Document:
Le salarié indique que son horaire était de 9h30 à 19h30h-20h avec une pause déjeuner d'une heure. Il produit quelques mails épars adressés après 19 heures (13 sur une période de 12 mois).

L'employeur répond que le salarié indique que ses journées débutaient à 9h30 alors qu'il ressort des pièces produites par la société Espace Expansion qu'il arrivait régulièrement en retard et commençait souvent aux alentours de 10h. L'employeur met par ailleurs en cause la crédibilité de la demande en relevant par ailleurs qu'il sollicite désormais 47 070 euros au titre des heures supplémentaires alors que sa demande initiale était de 62 000 euros.

Au vu des éléments versés au débat, la cour a la conviction que le salarié travaillait en moyenne 42 heures par semaine, soit 7 heures supplémentaires. Sur la base de son salaire mensuel de 3358,34 euros pour 151,67 heures, il percevait un salaire horaire qu'il convient de fixer à 22,14 euros bruts.

Données fournies:
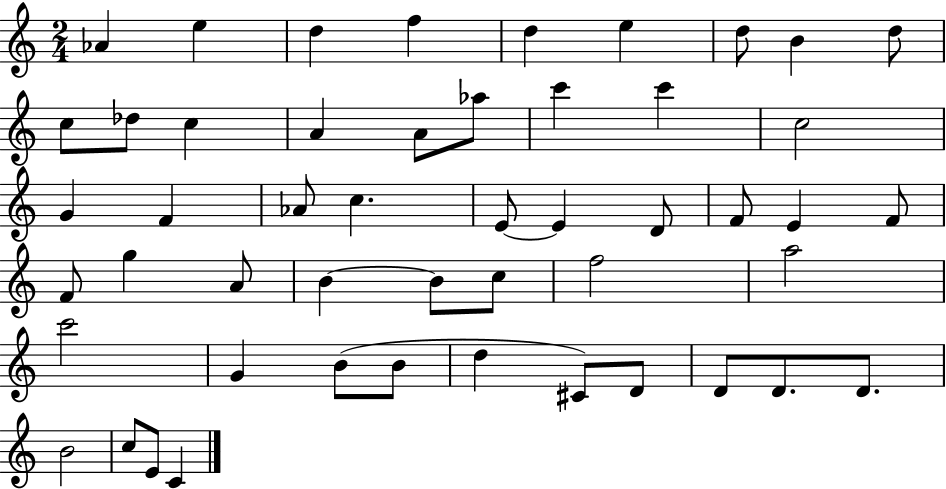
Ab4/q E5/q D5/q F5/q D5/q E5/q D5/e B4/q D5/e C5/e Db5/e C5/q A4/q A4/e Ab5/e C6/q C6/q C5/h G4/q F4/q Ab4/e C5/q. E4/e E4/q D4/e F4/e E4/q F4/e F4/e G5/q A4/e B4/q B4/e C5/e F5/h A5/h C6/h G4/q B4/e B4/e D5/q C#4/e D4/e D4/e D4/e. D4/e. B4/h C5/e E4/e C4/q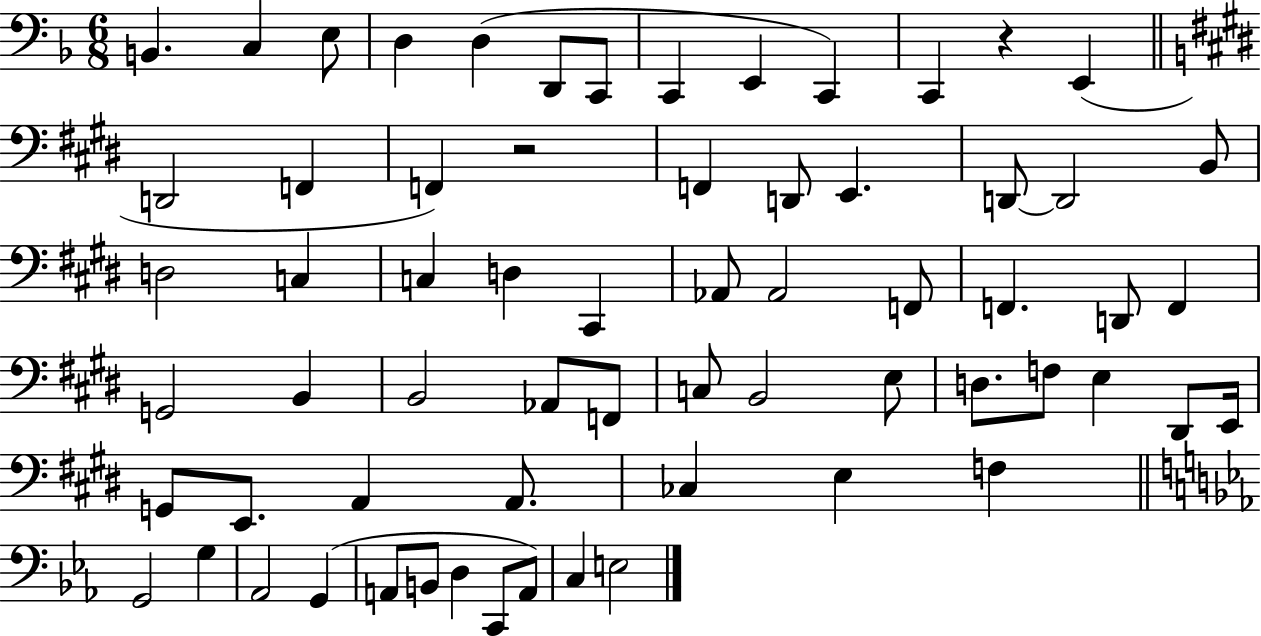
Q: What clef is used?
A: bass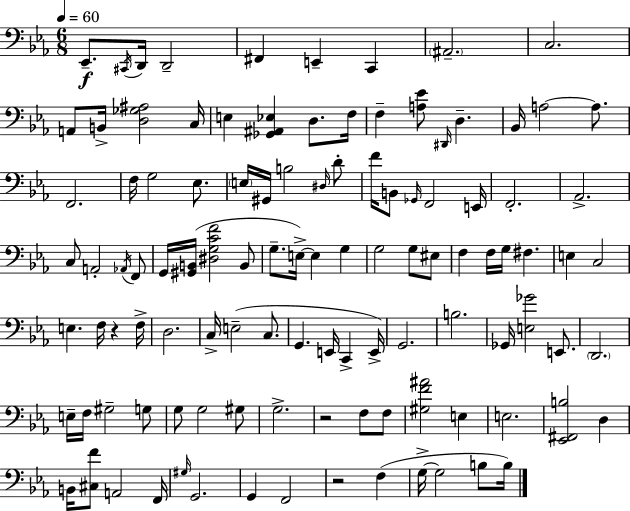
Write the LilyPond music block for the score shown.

---

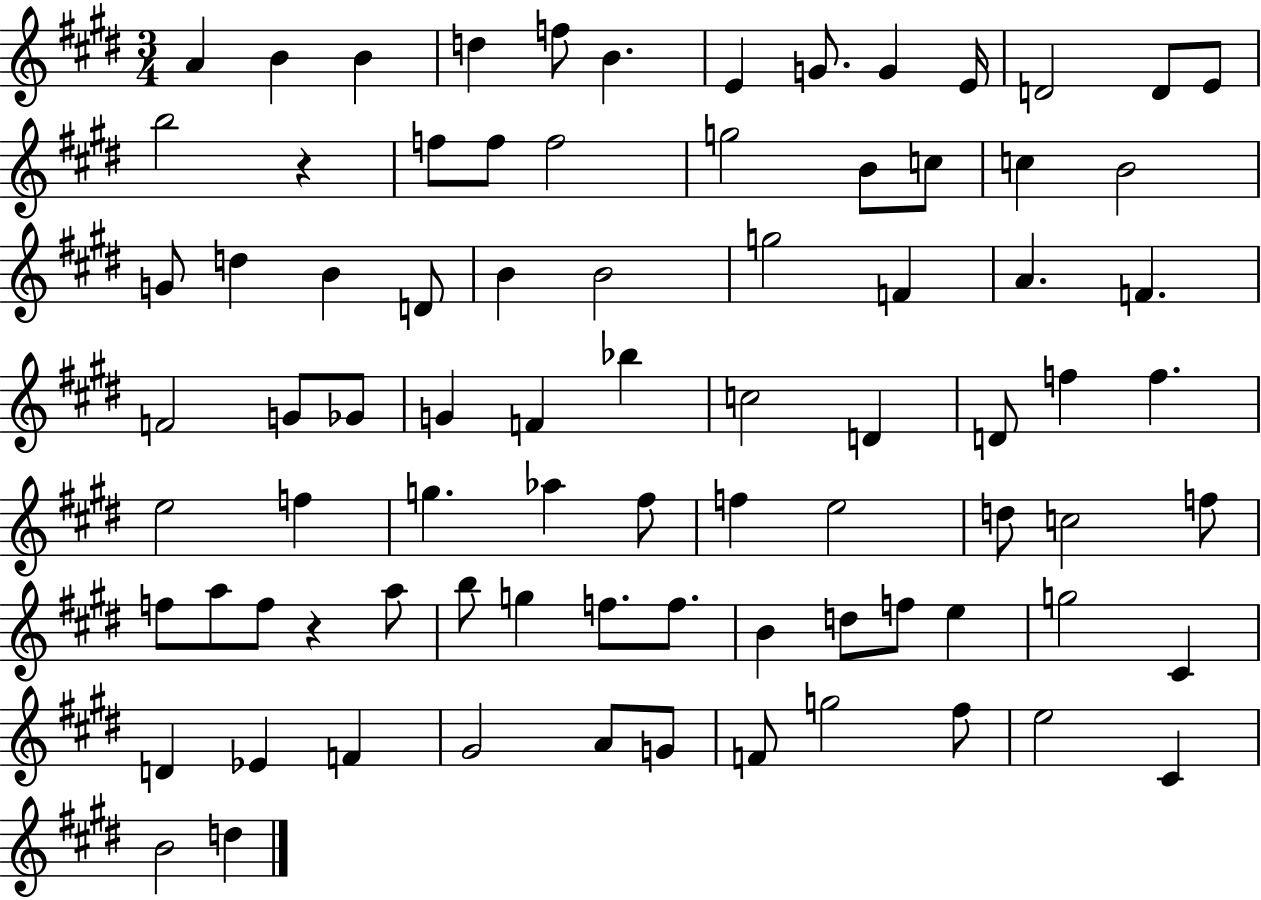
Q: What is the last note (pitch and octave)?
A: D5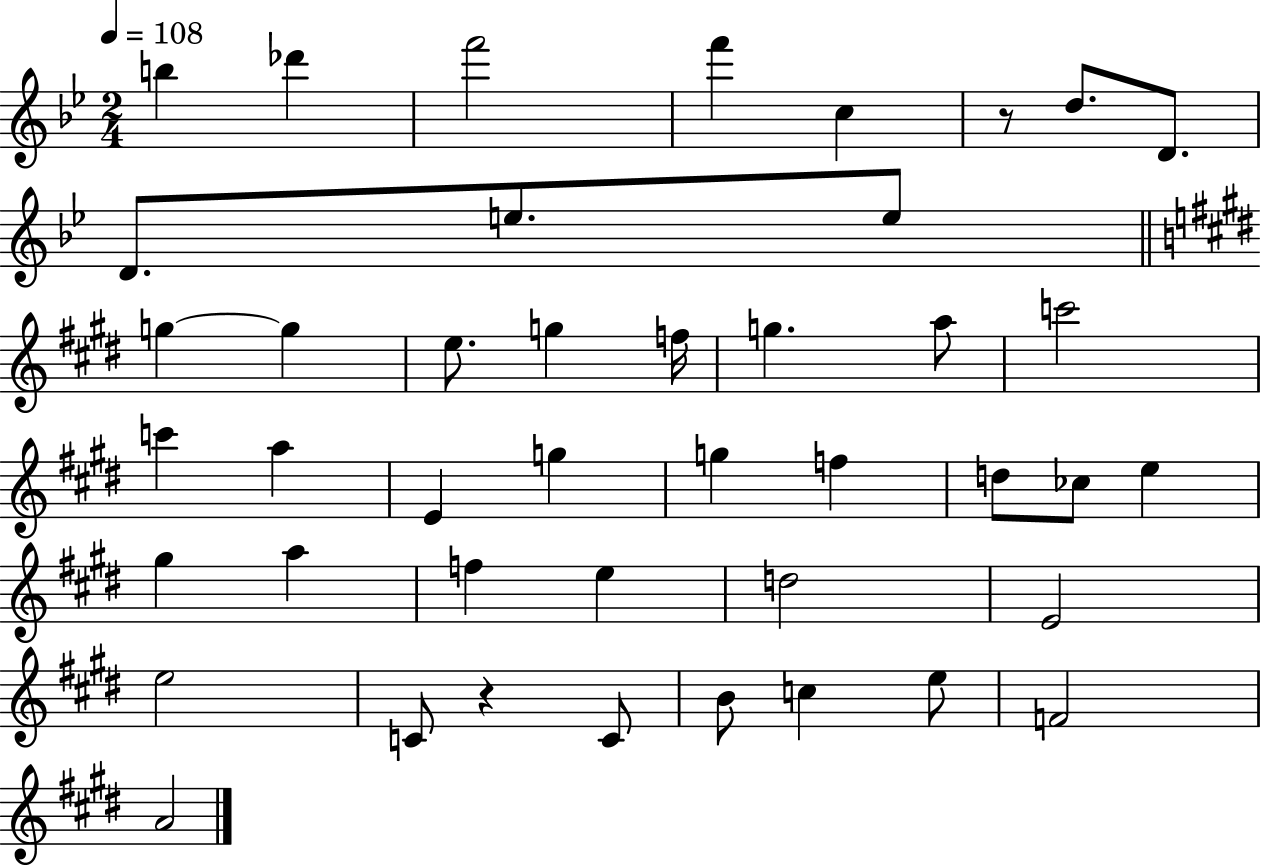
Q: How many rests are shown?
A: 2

Tâche courte: Mettez à jour le document sur les heures supplémentaires : reproduisez le passage allant de "L'employeur répond que" jusqu'à "22,14 euros bruts.", en substituant "la juridiction" à "la cour".

Résultat attendu:
L'employeur répond que le salarié indique que ses journées débutaient à 9h30 alors qu'il ressort des pièces produites par la société Espace Expansion qu'il arrivait régulièrement en retard et commençait souvent aux alentours de 10h. L'employeur met par ailleurs en cause la crédibilité de la demande en relevant par ailleurs qu'il sollicite désormais 47 070 euros au titre des heures supplémentaires alors que sa demande initiale était de 62 000 euros.

Au vu des éléments versés au débat, la juridiction a la conviction que le salarié travaillait en moyenne 42 heures par semaine, soit 7 heures supplémentaires. Sur la base de son salaire mensuel de 3358,34 euros pour 151,67 heures, il percevait un salaire horaire qu'il convient de fixer à 22,14 euros bruts.